With his most recent record, Temporary People, well over a year behind him, he’s currently working on two separate projects, including one with UK-based producer Stephen Hage (Pet Shop Boys, Siouxsie Sioux). “We’re sending things back and forth,” says Arthur. “I heard about people making records that way and it had never struck me as ideal, but it’s pretty cool.”
He’s dubbed the second project The Ballad of Boogie Christ, and describes it as “Kind of a concept album…long, lyrical pieces all based on words. So I have two records in the works, one more rooted in the melody and one more rooted in the words.” They will eventually be released via Arthur’s own label, Lonely Astronaut Records, though precisely when remains up in the air: “I’m just not sure which one’s going to come out first. They are both really different and I don’t want to release them on top of each other.”
Two projects at once isn’t bad for a guy who didn’t find the confidence to voice his own compositions until his early 20s, when Jimi Hendrix helped him over that hump. “I used to sing along to Hendrix.
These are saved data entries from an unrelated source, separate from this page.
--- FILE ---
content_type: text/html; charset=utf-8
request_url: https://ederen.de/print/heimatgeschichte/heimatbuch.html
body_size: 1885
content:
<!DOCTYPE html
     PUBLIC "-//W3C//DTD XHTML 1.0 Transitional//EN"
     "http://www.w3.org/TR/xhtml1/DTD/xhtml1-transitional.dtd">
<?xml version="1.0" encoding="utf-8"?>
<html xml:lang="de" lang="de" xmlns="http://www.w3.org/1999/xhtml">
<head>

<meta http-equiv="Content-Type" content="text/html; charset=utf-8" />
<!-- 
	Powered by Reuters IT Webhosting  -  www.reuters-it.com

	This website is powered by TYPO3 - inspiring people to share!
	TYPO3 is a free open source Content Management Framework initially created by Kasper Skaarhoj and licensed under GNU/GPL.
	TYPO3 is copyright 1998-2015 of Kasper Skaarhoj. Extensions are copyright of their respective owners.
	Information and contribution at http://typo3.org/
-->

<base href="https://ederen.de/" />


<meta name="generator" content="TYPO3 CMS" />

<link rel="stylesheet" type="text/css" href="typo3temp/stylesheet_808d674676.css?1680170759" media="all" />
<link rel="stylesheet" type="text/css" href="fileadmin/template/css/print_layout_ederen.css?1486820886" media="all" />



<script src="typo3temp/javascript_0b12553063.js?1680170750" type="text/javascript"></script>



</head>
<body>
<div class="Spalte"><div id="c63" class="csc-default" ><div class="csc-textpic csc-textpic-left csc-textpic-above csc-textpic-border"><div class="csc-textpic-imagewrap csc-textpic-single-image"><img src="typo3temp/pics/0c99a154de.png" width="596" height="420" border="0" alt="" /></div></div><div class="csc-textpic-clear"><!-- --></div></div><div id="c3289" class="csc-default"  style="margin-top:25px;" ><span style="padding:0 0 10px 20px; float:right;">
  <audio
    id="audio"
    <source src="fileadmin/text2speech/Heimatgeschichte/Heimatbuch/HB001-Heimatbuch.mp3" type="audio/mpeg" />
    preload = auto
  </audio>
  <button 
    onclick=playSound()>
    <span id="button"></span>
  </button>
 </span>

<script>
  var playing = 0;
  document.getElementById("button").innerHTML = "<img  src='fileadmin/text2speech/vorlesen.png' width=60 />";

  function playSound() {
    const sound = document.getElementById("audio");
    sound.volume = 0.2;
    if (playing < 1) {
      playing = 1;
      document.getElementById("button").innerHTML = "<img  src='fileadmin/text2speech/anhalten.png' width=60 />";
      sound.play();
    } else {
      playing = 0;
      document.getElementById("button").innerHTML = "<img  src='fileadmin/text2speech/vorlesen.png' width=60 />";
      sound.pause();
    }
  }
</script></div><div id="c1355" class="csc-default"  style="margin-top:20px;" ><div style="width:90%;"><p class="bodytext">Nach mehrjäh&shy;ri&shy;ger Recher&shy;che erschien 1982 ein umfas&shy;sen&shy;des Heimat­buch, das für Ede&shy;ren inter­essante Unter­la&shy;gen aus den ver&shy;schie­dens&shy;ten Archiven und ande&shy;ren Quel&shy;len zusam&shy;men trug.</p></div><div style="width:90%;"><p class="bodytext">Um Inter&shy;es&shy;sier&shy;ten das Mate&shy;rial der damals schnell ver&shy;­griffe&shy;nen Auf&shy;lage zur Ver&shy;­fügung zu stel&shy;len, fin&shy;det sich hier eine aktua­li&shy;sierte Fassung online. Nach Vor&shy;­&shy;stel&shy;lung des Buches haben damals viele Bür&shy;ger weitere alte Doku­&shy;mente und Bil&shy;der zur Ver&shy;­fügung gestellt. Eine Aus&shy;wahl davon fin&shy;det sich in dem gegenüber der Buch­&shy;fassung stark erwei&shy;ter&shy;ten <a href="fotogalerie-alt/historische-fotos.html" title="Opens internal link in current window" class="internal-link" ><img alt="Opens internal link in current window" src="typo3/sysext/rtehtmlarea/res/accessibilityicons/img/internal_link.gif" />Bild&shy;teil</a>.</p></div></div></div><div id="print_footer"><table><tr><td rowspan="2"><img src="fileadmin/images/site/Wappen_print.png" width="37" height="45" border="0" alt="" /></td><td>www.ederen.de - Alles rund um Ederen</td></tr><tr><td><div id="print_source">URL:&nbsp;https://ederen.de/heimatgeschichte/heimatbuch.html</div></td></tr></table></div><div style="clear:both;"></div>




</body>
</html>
I think I was 21 when I first started recording songs with my own voice. But [the songs] were all mired in this convoluted and complicated identity I had created. So they weren’t particularly good songs; they had too many complicated changes.”
Though his first recording wasn’t released until he was 24, Arthur’s early interest in playing evolved into a love of writing: “I started with piano when I was 10 years old.” The real turning point came when his aunt gave him an analog synthesizer with a six-track sequencer, which allowed him to experiment with overdubs and multitracking. “My whole start was composing electronic music, really,” he recalls. “Once my imagination got access like that, it was sort of a revolution.”
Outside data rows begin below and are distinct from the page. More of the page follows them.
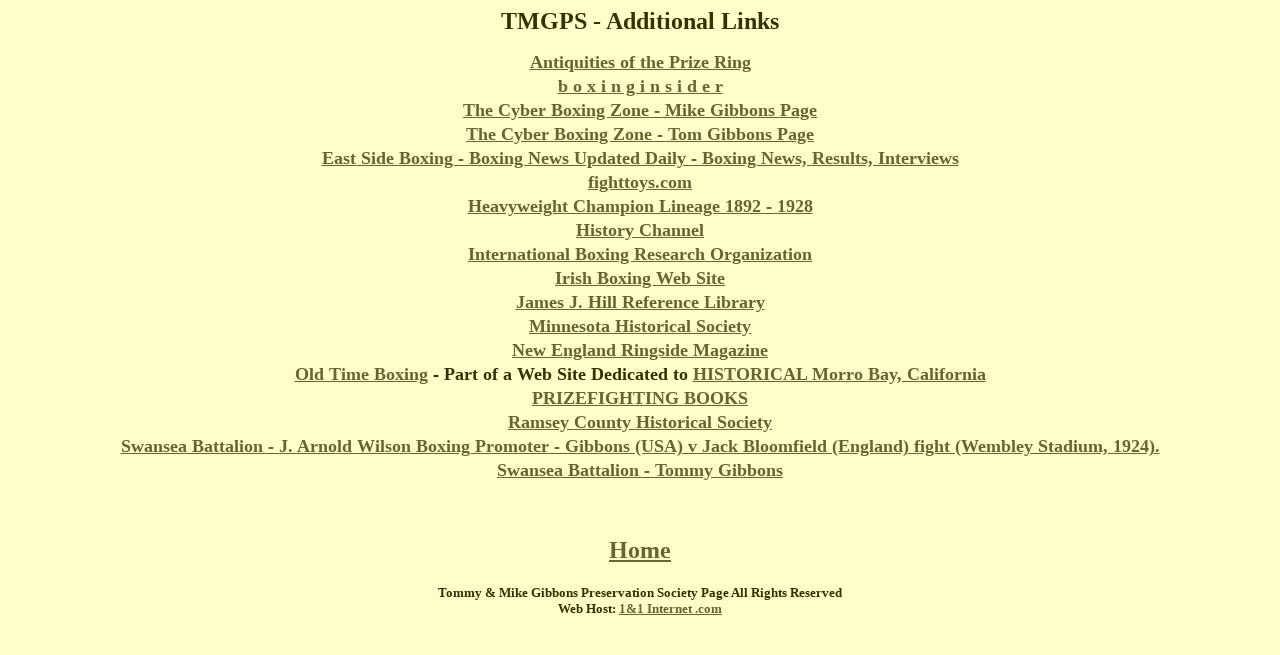

--- FILE ---
content_type: text/html
request_url: http://tmgps.com/links.htm
body_size: 1738
content:
<!doctype html public "-//"AOL Hometown//html 3.0 transitional//en">
<html>
<head>
<meta
name="keywords" content="Easy Designer, Cool Home Pages, AOL Hometown"
>
<title>TMGPS - Additional Links</title>
<style type="text/css" name="Parchment">
body {
font-size: 13pt;
font-family: Arial,Helvetica,adobe-helvetica,Arial Narrow;
color: #333300;
background-color: #ffffcc;
}
a:link {color: #666633;}
a:visited {color: #cc9900;}
</style>
</head>
<body bgcolor="#ffffcc" link="#666633" vlink="#cc9900">
<p align="center">
<htpdiv  x=93 y=0 width=474 height=28 type=text name=null>

<font face='Times New Roman,adobe-times,Times' size=5 color='#333300'><b>TMGPS - Additional Links</b></font></htpdiv></p>
<p align="center" style="margin-top: 3; margin-bottom: 3">
<htpdiv  x=93 y=33 width=474 height=21 type=text name=null>

<a href="http://www.antekprizering.com/" target="_top">
<font face='Times New Roman,adobe-times,Times' size=4><b>Antiquities of the Prize Ring</b></font></a></htpdiv></p>
<htpdiv  x=93 y=87 width=474 height=21 type=text name=null>

<p align="center" style="margin-top: 3; margin-bottom: 3"><a href="http://www.boxinginsider.com/" target="_top">
<font face='Times New Roman,adobe-times,Times' size=4><b>b o x i n g i n s i d e r</b></font></a></p>
</htpdiv>
<htpdiv  x=93 y=114 width=474 height=21 type=text name=null>

<p align="center" style="margin-top: 3; margin-bottom: 3"><a href="http://www.cyberboxingzone.com/boxing/gibbons-m.html" target="_top">
<font face='Times New Roman,adobe-times,Times' size=4><b>The Cyber Boxing Zone - Mike Gibbons Page </b></font></a>
</p>
</htpdiv>
<htpdiv  x=93 y=141 width=474 height=21 type=text name=null>

<p align="center" style="margin-top: 3; margin-bottom: 3"><a href="http://www.cyberboxingzone.com/boxing/gibbons-t.html" target="_top">
<font face='Times New Roman,adobe-times,Times' size=4><b>The Cyber Boxing Zone - Tom Gibbons Page </b></font></a>
</p>

<p align="center" style="margin-top: 3; margin-bottom: 3"><b>
<font face="Times New Roman,adobe-times,Times" size="4">
<a href="http://www.eastsideboxing.com/">East Side Boxing - Boxing News Updated 
Daily - Boxing News, Results, Interviews</a></font></b></p>
<htpdiv  x=93 y=168 width=474 height=21 type=text name=null>

<p align="center" style="margin-top: 3; margin-bottom: 3"><b>
<font face="Times New Roman" size="4">
<a href="http://www.fighttoys.com/">fighttoys.com</a></font></b></p>

<p align="center" style="margin-top: 3; margin-bottom: 3"><b>
<font face="Times New Roman" size="4">
<a href="http://www.infoplease.com/ipsa/A0107099.html">Heavyweight Champion 
Lineage 1892 - 1928</a></font></b></p>
<p align="center" style="margin-top: 3; margin-bottom: 3">
<font face='Times New Roman,adobe-times,Times' size=4><a href="http://historychannel.com/" target="_top">
<b>History Channel</b></a></font></p>
<p align="center" style="margin-top: 3; margin-bottom: 3">
<font face='Times New Roman,adobe-times,Times' size=4><b>
<a href="http://www.ibroresearch.com/">International Boxing Research 
Organization</a></b></font></p>
<p align="center" style="margin-top: 3; margin-bottom: 3"><b>
<font face="Times New Roman,adobe-times,Times" size="4">
<a href="http://www.irish-boxing.com/">Irish Boxing Web Site</a></font></b></p>
<p align="center" style="margin-top: 3; margin-bottom: 3">
  <b><font face="Times New Roman" size="4"><a href="http://www.jjhill.org">James 
J. Hill Reference Library</a></font></b></p>
</htpdiv>
<htpdiv  x=93 y=195 width=474 height=21 type=text name=null>

<p align="center" style="margin-top: 3; margin-bottom: 3"><a href="http://www.mnhs.org/" target="_top">
<font face='Times New Roman,adobe-times,Times' size=4><b>Minnesota Historical Society</b></font></a></p>

<htpdiv  x=93 y=195 width=474 height=21 type=text name=null>

<p align="center" style="margin-top: 3; margin-bottom: 3"><b>
<font face="Times New Roman,adobe-times,Times" size="4">
<a href="http://newenglandringside.com/">New England Ringside Magazine</a></font></b></p>
</htpdiv>

<p align="center" style="margin-top: 3; margin-bottom: 3"><b>
<font face="Times New Roman,adobe-times,Times" size="4">
<a href="http://www.oldmorrobay.com/boxers.html">Old Time Boxing</a> - Part of a 
Web
Site Dedicated to <a href="http://www.oldmorrobay.com/home.html">HISTORICAL 
Morro Bay, California</a>  </font></b></p>

</htpdiv>
<htpdiv  x=93 y=222 width=474 height=21 type=text name=null>

<p align="center" style="margin-top: 3; margin-bottom: 3">
<font face='Times New Roman,adobe-times,Times' size=4><b>
<a target="_top" href="http://www.prizefightingbooks.com/">PRIZEFIGHTING BOOKS</a></b></font></p>
</htpdiv>
<p align="center" style="margin-top: 3; margin-bottom: 3">
  <b><font face="Times New Roman" size="4"><a href="http://www.rchs.com">Ramsey 
County Historical Society</a></font></b></p>
<p align="center" style="margin-top: 3; margin-bottom: 3">
  <b><font face="Times New Roman" size="4">
  <a href="http://swanseabattalion.net/index.php?option=com_content&task=view&id=1106&Itemid=60">
  Swansea Battalion - J. Arnold Wilson Boxing Promoter - Gibbons (USA) v Jack 
  Bloomfield (England) fight (Wembley Stadium, 1924).</a></font></b></p>
<htpdiv  x=93 y=141 width=474 height=21 type=text name=null>

<p align="center" style="margin-top: 3; margin-bottom: 3">
  <b><font face="Times New Roman" size="4">
  <a href="http://swanseabattalion.net/index.php?option=com_content&task=view&id=1106&Itemid=60">
  Swansea Battalion - Tommy Gibbons </a></font></b></p>
</htpdiv>
<p align="center">&nbsp;</p>
</htpdiv>
<htpdiv  x=93 y=249 width=474 height=60 type=text name=null>

<div align=center><font face='Times New Roman,adobe-times,Times' size=5><b>
  <a target="_top" href="http://www.tmgps.com">Home</a></b></font></div>
<div align=center><br></div>
<div align=center><font face='Times New Roman,adobe-times,Times' size=2 color='#333300'><b>Tommy & Mike Gibbons Preservation Society Page All Rights Reserved</b></font></div>
<div align=center>
<b>
<htpdiv  x=0 y=1857 width=654 height=49 type=text name=null>

<font face='Times New Roman,adobe-times,Times' size=2>

  Web Host: <a href="http://www.1and1.com?k_id=20251891">1&amp;1 Internet .com</a></font></htpdiv></b></div>
</htpdiv>
</body>

</html>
Arthur then fell deep into the well of the avant-garde and complex. “I started listening to a lot of jazz fusion—Miles Davis and Weather Report,” he says. “I wasn’t singing or listening to songwriters. I assumed I couldn’t sing, so my whole focus became on jazz. In my fantasy land I was going to become some sort of musical virtuoso.”
Once he shook himself out of his jazz-damaged state and discovered the Beatles and other pop staples, he recorded a demo that miraculously made its way through a chain of friends and industry acquaintances, eventually catching the receptive ears of Peter Gabriel, who was looking for new acts to sign to his WOMAD-inspired boutique label.
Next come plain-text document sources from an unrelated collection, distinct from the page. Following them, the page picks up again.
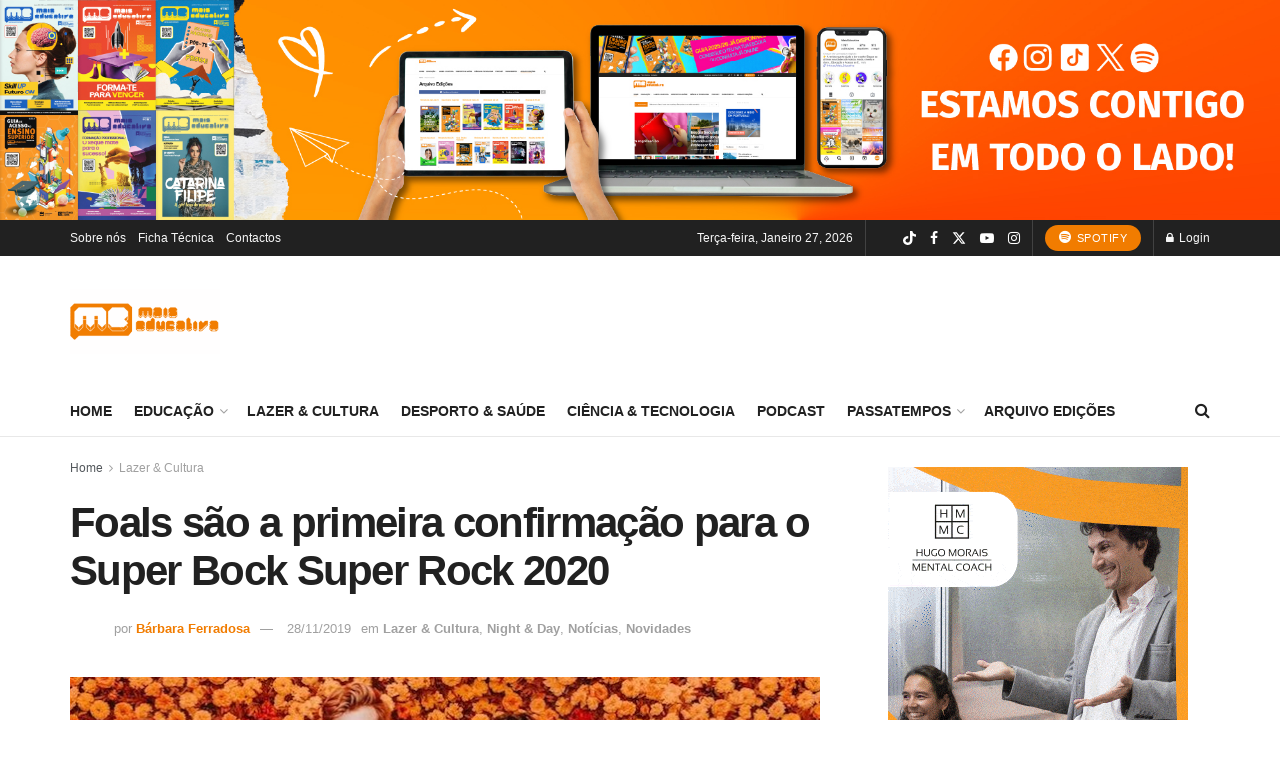

--- FILE ---
content_type: text/html; charset=UTF-8
request_url: https://maiseducativa.com/wp-admin/admin-ajax.php
body_size: -98
content:
{"post_id":69273,"counted":true,"storage":{"name":["pvc_visits[0]"],"value":["1769486055b69273"],"expiry":[1769486055]},"type":"post"}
Real World released Arthur’s debut full-length, Big City Secrets, in 1997, and he went on to tour internationally with Gabriel. Vector signed on to release Arthur’s fourth full-length studio effort, Our Shadows Will Remain, in 2004—the first record in his catalog that sounds as if it came from a performer who’d found his voice through the world-weary life experiences of travel and exposure to a wide breadth of genres and sounds. At times reflecting an appreciation for the dark, dirgey sides of Tom Waits or Nick Cave, but also refracting a ray of hope and careful pop craftsmanship that brings to mind John Lennon or Elvis Costello, Our Shadows Will Remain was a critical and commercial breakout for Arthur.
Regardless of how his future successes are measured by record sales or critical hallelujahs, it’s clear the 38-year old is married to his craft. “It’s been the way I’ve been all my life. I can’t see how that could change. But who knows, maybe I’ll have some big breakthrough and just be content sitting in the lotus position. If that happens, great; I just hope someone comes and gives me something to eat.”